Traz Onmale made a gesture to indicate that the argument had no relevance. "I will defer judgment."

Reith exercised his stiff limbs, and diligently studied the language. The Kruthe, he learned, held to no fixed range, but wandered the vast Aman Steppe, which spread across the south of the continent known as Kotan. They had no great knowledge of conditions elsewhere on Tschai. There were other continents--Kislovan to the south; Charchan, Kachan, Rakh on the other side of the world. Other nomad tribes roamed the steppe; in the marshes and forests to the south lived ogres and cannibals, with a variety of supernatural powers. The Blue Chasch were established to the far west of Kotan; the Dirdir, who preferred a cold climate, lived on Haulk, a peninsula reached south and west of Kislovan, and on the northeast coast of Charchan.

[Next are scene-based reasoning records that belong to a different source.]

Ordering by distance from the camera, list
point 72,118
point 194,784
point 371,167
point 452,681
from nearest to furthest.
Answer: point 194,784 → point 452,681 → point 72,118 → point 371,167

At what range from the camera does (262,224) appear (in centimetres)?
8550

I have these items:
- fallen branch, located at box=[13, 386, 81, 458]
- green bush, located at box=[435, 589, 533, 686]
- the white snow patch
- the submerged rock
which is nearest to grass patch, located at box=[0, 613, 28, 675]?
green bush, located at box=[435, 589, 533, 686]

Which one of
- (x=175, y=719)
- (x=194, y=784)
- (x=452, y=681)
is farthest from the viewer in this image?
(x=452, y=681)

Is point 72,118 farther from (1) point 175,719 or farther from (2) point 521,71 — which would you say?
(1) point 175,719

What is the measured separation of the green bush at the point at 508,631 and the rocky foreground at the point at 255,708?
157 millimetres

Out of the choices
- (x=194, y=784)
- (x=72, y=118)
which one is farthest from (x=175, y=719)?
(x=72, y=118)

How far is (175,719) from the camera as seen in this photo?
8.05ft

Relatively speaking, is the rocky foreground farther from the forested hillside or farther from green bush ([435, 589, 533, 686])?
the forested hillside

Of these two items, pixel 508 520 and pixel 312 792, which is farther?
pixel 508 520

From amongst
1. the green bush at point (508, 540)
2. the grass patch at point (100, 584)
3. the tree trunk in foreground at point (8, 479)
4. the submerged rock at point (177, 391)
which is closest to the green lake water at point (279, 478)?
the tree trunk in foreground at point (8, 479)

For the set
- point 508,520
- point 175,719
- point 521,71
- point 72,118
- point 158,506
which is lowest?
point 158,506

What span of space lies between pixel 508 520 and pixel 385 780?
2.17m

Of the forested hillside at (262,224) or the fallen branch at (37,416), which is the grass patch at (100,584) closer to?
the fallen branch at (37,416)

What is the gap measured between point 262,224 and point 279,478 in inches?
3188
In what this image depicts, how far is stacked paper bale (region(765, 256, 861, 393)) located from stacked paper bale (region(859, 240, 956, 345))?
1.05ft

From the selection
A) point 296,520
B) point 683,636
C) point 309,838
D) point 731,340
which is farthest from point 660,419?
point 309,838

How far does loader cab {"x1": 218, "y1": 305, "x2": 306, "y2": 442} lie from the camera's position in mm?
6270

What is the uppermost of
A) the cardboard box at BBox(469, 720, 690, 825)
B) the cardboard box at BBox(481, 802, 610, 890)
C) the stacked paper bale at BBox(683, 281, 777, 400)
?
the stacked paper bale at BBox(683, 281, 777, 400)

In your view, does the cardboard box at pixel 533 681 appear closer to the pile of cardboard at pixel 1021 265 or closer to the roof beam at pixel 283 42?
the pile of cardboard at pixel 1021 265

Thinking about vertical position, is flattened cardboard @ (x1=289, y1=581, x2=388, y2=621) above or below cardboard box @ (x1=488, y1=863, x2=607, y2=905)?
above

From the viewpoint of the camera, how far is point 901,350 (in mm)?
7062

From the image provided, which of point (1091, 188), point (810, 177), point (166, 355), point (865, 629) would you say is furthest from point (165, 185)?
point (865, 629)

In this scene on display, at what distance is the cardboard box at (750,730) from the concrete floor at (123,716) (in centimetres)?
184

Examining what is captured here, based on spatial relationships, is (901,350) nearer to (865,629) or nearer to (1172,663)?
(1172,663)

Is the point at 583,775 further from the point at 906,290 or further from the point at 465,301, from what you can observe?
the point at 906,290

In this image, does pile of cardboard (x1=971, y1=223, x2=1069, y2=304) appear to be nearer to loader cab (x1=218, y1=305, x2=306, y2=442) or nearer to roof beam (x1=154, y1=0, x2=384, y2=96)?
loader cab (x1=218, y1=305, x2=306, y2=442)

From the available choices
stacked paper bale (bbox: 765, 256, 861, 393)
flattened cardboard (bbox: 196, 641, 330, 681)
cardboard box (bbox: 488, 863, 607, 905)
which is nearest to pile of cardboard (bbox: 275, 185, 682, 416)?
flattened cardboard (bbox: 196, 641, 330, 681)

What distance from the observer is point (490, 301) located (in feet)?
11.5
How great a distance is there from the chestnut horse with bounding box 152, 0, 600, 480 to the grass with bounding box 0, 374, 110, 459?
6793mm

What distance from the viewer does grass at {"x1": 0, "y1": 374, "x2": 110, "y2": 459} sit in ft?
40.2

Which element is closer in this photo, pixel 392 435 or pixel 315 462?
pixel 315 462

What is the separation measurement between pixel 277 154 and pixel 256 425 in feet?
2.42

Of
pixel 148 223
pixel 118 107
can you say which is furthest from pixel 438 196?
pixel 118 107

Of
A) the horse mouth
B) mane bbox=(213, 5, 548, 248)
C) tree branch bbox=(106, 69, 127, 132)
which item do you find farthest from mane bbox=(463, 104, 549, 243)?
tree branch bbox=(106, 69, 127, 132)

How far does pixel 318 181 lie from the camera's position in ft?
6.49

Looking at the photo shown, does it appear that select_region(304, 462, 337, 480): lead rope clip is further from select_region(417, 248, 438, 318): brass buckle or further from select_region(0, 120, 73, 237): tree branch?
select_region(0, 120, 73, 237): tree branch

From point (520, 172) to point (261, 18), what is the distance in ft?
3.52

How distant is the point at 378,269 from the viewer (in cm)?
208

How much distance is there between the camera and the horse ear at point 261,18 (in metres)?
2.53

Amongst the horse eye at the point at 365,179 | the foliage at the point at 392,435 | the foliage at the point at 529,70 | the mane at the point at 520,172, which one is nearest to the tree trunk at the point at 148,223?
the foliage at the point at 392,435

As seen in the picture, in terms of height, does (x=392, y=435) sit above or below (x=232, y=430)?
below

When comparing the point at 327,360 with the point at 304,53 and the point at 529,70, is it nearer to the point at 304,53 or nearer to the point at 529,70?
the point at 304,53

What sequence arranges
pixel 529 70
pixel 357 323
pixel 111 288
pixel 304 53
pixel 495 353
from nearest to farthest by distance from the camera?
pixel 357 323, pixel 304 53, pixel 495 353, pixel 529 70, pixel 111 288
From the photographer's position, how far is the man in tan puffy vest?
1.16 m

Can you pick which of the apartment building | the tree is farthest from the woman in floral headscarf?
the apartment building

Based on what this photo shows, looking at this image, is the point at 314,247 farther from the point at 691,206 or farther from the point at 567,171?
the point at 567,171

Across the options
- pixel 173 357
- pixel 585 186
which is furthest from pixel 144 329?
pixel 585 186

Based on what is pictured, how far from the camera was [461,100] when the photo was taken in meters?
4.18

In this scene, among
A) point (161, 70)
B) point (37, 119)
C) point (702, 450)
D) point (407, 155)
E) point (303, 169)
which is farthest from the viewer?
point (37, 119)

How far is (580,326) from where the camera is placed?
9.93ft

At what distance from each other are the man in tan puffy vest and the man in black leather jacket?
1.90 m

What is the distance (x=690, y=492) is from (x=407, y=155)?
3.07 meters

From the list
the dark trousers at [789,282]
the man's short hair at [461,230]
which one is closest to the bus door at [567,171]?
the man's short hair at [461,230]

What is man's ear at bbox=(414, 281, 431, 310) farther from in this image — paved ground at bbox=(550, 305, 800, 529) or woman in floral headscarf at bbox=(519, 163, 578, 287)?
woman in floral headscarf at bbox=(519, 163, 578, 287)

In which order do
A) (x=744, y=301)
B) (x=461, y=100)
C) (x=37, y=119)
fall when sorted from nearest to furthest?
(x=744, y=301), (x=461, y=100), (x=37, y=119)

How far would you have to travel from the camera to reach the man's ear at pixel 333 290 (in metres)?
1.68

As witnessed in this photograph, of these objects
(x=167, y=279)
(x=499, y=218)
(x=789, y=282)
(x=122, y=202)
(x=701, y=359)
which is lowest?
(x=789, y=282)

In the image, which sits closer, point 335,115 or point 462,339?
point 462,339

Another alien race, the Wankh, were also established on Tschai, but the Emblem Men knew little of these folk. Native to Tschai was an eerie race known as the Pnume, also their mad relatives, the Phung, regarding whom the Kruthe were reluctant to speak, lowering their voices and looking over their shoulders when they did so.

Time passed: days of bizarre events, nights of despair and longing for Earth.

Reith's bones began to knit and he unobtrusively explored the camp.

About fifty sheds had been erected in the lee of the hill, the roofs butted end to end to form what from the air would seem a fold or declivity on the hillside.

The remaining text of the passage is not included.